California, United States of America


The following excerpt is from Horn v. Rand, B255051 (Cal. App. 2015):

"To effectuate the purpose of the statute, a section 998 offer must be made in good faith to be valid. (Wear v. Calderon (1981) 121 Cal.App.3d 818, 821 [].) Good faith requires that the pretrial offer of settlement be 'realistically reasonable under the circumstances of the particular case. Normally, therefore, a token or nominal offer will not satisfy this good faith requirement, . . .' (Id. at p. 821.) The offer 'must carry with it some reasonable prospect of acceptance. [Citation.]' (Elrod v.
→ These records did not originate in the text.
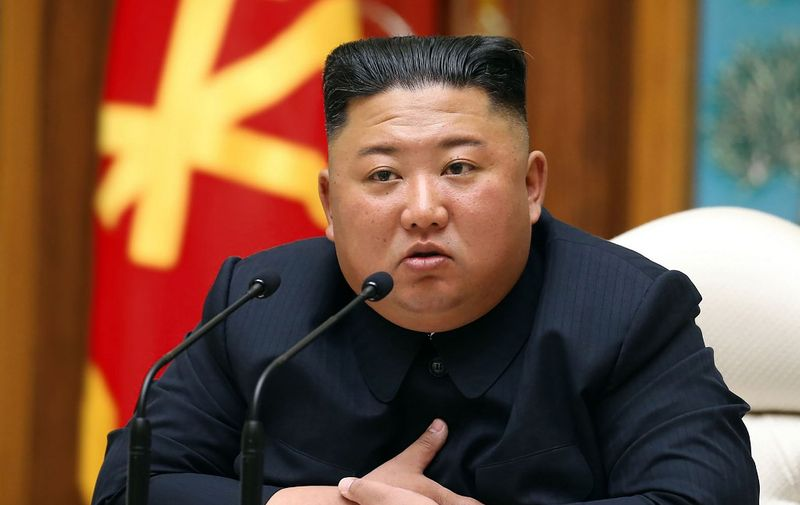 """(FILES) This file picture taken on April 11, 2020 and released from North Korea's official Korean Central News Agency (KCNA) on April 12, 2020 shows North Korean leader Kim Jong Un speaks during a meeting of the Political Bureau of the Central Committee of the Workers' Party of Korea (WPK) in Pyongyang. - North Korean leader Kim Jong Un apologised on September 25, 2020 over the killing of a South Korean at sea, calling it an """"unexpected and disgraceful event"""", Seoul's presidential office said. (Photo by STR / KCNA VIA KNS / AFP) / South Korea OUT / ---EDITORS NOTE--- RESTRICTED TO EDITORIAL USE - MANDATORY CREDIT """"AFP PHOTO/KCNA VIA KNS"""" - NO MARKETING NO ADVERTISING CAMPAIGNS - DISTRIBUTED AS A SERVICE TO CLIENTS / THIS PICTURE WAS MADE AVAILABLE BY A THIRD PARTY. AFP CAN NOT INDEPENDENTLY VERIFY THE AUTHENTICITY, LOCATION, DATE AND CONTENT OF THIS IMAGE --- /"""
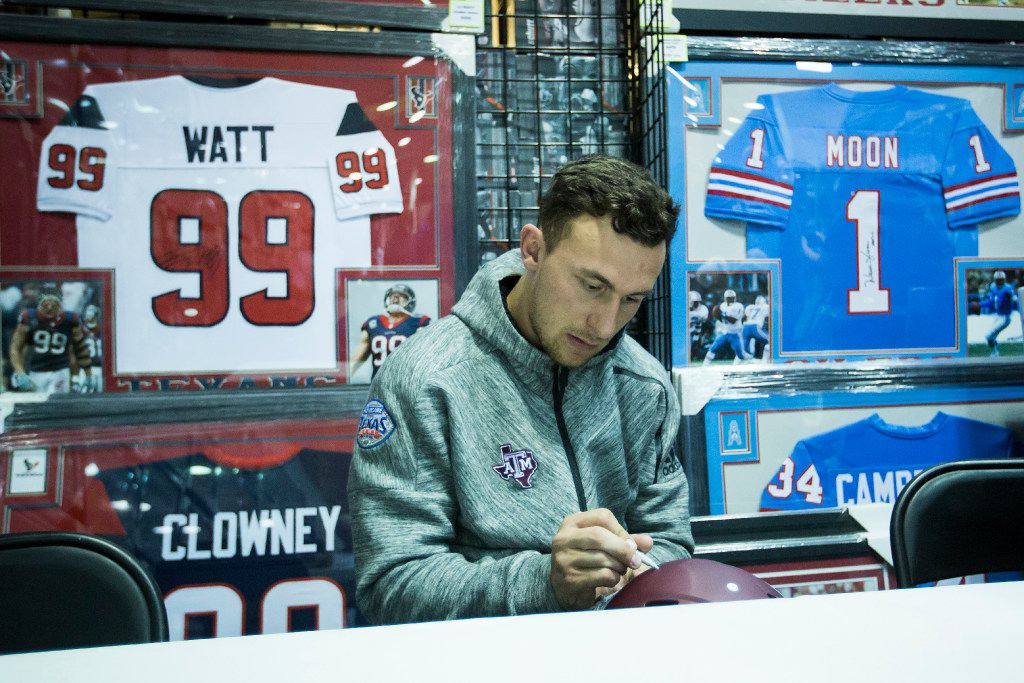Former Texas A&M and Cleveland Browns quarterback Johnny Manziel signs autographs during an appearance at  Stadium Signatures at Katy Mills Mall in the week leading up to Super Bowl LI, held at Houston's Reliant Staidum.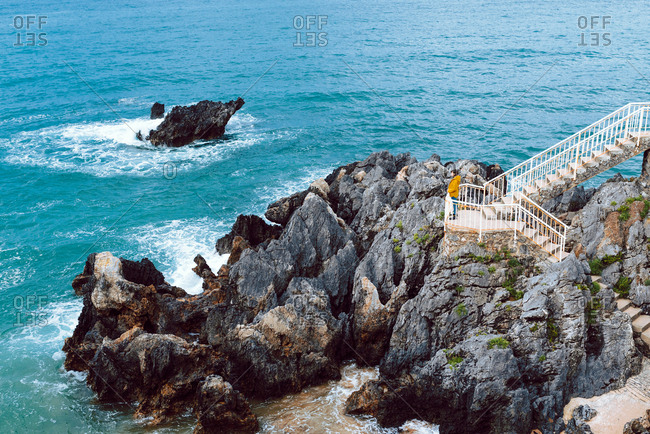 Side view of anonymous lady admiring waving and crashing blue sea water in bay while standing on stairway on cliff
Oregon Cummins Diesel, Inc. (1987) 195 Cal.App.3d 692, 698 (Elrod).) One having no expectation that his or her offer will be accepted will not be allowed to benefit from a no-risk offer made for the sole purpose of later recovering large expert witness fees. (Pineda v. Los Angeles Turf Club, Inc. (1980) 112 Cal.App.3d 53, 63 [].)" (Jones v. Dumrichob, supra, 63 Cal.App.4th at pp. 1262-1263.)